— BEGIN Given data —
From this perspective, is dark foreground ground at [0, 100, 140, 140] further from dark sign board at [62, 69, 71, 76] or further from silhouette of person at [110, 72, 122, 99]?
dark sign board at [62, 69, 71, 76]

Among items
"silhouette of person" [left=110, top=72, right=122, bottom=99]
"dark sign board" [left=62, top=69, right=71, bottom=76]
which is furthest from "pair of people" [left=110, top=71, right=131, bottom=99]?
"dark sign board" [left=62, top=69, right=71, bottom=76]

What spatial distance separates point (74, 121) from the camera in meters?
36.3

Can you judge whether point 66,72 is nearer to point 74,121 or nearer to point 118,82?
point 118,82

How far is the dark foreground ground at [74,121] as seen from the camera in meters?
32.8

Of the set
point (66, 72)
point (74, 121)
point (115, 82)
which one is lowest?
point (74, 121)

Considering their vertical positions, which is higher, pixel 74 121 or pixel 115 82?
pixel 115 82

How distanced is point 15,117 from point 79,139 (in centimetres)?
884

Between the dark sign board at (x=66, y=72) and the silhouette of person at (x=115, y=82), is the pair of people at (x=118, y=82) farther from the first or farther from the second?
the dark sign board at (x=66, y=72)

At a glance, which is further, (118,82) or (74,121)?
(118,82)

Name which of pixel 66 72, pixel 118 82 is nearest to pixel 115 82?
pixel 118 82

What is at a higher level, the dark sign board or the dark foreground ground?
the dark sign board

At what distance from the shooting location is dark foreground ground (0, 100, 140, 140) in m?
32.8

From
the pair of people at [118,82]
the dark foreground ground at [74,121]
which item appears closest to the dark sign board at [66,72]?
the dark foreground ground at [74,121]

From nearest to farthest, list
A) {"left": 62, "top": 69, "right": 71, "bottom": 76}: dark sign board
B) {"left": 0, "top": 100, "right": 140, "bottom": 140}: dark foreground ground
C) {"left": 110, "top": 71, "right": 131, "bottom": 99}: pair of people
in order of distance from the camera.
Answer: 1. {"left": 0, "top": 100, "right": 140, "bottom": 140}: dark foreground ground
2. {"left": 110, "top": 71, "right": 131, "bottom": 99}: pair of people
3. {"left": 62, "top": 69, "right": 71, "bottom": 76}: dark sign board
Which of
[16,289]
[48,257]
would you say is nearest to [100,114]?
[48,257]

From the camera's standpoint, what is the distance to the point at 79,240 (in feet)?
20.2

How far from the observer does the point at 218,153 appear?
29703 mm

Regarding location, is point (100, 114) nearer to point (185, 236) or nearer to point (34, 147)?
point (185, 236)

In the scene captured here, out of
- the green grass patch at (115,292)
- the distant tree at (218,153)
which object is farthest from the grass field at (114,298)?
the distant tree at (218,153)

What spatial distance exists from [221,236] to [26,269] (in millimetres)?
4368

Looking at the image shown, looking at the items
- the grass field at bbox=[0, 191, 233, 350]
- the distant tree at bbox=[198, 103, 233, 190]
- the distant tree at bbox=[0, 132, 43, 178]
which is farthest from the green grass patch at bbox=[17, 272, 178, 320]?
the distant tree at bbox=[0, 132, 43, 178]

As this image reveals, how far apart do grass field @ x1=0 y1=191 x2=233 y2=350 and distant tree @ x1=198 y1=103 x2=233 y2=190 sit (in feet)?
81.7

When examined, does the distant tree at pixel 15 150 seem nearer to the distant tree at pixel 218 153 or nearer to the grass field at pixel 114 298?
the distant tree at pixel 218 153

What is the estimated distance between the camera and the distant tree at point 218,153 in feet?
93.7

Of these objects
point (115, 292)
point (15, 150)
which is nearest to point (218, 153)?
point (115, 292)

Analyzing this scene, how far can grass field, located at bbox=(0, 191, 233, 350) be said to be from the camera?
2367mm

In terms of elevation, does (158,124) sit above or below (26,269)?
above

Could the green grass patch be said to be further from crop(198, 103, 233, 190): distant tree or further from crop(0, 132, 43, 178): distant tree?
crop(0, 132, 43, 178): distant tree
— END Given data —
* _What is asked_:
Repeat the records above in full, character for character.

* _Complete output_:
From this perspective, is dark foreground ground at [0, 100, 140, 140] further from dark sign board at [62, 69, 71, 76] or further from silhouette of person at [110, 72, 122, 99]?
dark sign board at [62, 69, 71, 76]

Among items
"silhouette of person" [left=110, top=72, right=122, bottom=99]
"dark sign board" [left=62, top=69, right=71, bottom=76]
which is furthest from "pair of people" [left=110, top=71, right=131, bottom=99]?
"dark sign board" [left=62, top=69, right=71, bottom=76]

What spatial distance separates point (74, 121) from the camera in meters?
36.3

Can you judge whether point 66,72 is nearer to point 74,121 or nearer to point 118,82?
point 118,82

How far is the dark foreground ground at [74,121] as seen from the camera in meters?
32.8

Of the set
point (66, 72)
point (74, 121)
point (115, 82)
which one is lowest?
point (74, 121)

Considering their vertical positions, which is higher, pixel 74 121 or pixel 115 82?
pixel 115 82

How distanced is point 15,117 from point 79,139 (in centimetres)?
884

Between the dark sign board at (x=66, y=72) and the silhouette of person at (x=115, y=82), is the pair of people at (x=118, y=82) farther from the first or farther from the second?
the dark sign board at (x=66, y=72)

At a glance, which is further, (118,82) or (74,121)?
(118,82)

Name which of pixel 66 72, pixel 118 82 is nearest to pixel 115 82?
pixel 118 82

What is at a higher level, the dark sign board or the dark foreground ground?
the dark sign board

At what distance from the shooting location is dark foreground ground (0, 100, 140, 140) in m?
32.8

From
the pair of people at [118,82]
the dark foreground ground at [74,121]
which item appears closest to the dark sign board at [66,72]?
the dark foreground ground at [74,121]

From nearest to farthest, list
A) {"left": 62, "top": 69, "right": 71, "bottom": 76}: dark sign board
B) {"left": 0, "top": 100, "right": 140, "bottom": 140}: dark foreground ground
C) {"left": 110, "top": 71, "right": 131, "bottom": 99}: pair of people
in order of distance from the camera.
Answer: 1. {"left": 0, "top": 100, "right": 140, "bottom": 140}: dark foreground ground
2. {"left": 110, "top": 71, "right": 131, "bottom": 99}: pair of people
3. {"left": 62, "top": 69, "right": 71, "bottom": 76}: dark sign board
Which of
[16,289]
[48,257]
would you say is nearest to [100,114]?
[48,257]

From the camera's standpoint, what is the distance to the point at 79,240 (in feet)?
20.2

How far from the observer does the point at 218,153 appear?
29703 mm

Regarding location, is point (100, 114) nearer to point (185, 236) or nearer to point (34, 147)?
point (185, 236)

In the scene captured here, out of
- the green grass patch at (115,292)
- the distant tree at (218,153)
which object is farthest from the grass field at (114,298)?
the distant tree at (218,153)

What spatial distance exists from [221,236] to [26,269] (in millimetres)?
4368

Looking at the image shown, looking at the items
- the grass field at bbox=[0, 191, 233, 350]
- the distant tree at bbox=[198, 103, 233, 190]
- the distant tree at bbox=[0, 132, 43, 178]
which is farthest from the green grass patch at bbox=[17, 272, 178, 320]?
the distant tree at bbox=[0, 132, 43, 178]

As this image reveals, how far apart do grass field @ x1=0 y1=191 x2=233 y2=350 and distant tree @ x1=198 y1=103 x2=233 y2=190 sit (in feet)?
81.7

When examined, does the distant tree at pixel 15 150 seem nearer to the distant tree at pixel 218 153 or nearer to the grass field at pixel 114 298?
the distant tree at pixel 218 153

What is the estimated distance between the camera and the distant tree at point 218,153 in feet?
93.7

Of these objects
point (115, 292)
point (15, 150)
which is nearest to point (218, 153)?
point (115, 292)

Analyzing this scene, how far can grass field, located at bbox=(0, 191, 233, 350) be said to be from the camera?
2367mm

In terms of elevation, does (158,124) sit above or below (26,269)?
above

Could the green grass patch be said to be further from crop(198, 103, 233, 190): distant tree or further from crop(0, 132, 43, 178): distant tree?
crop(0, 132, 43, 178): distant tree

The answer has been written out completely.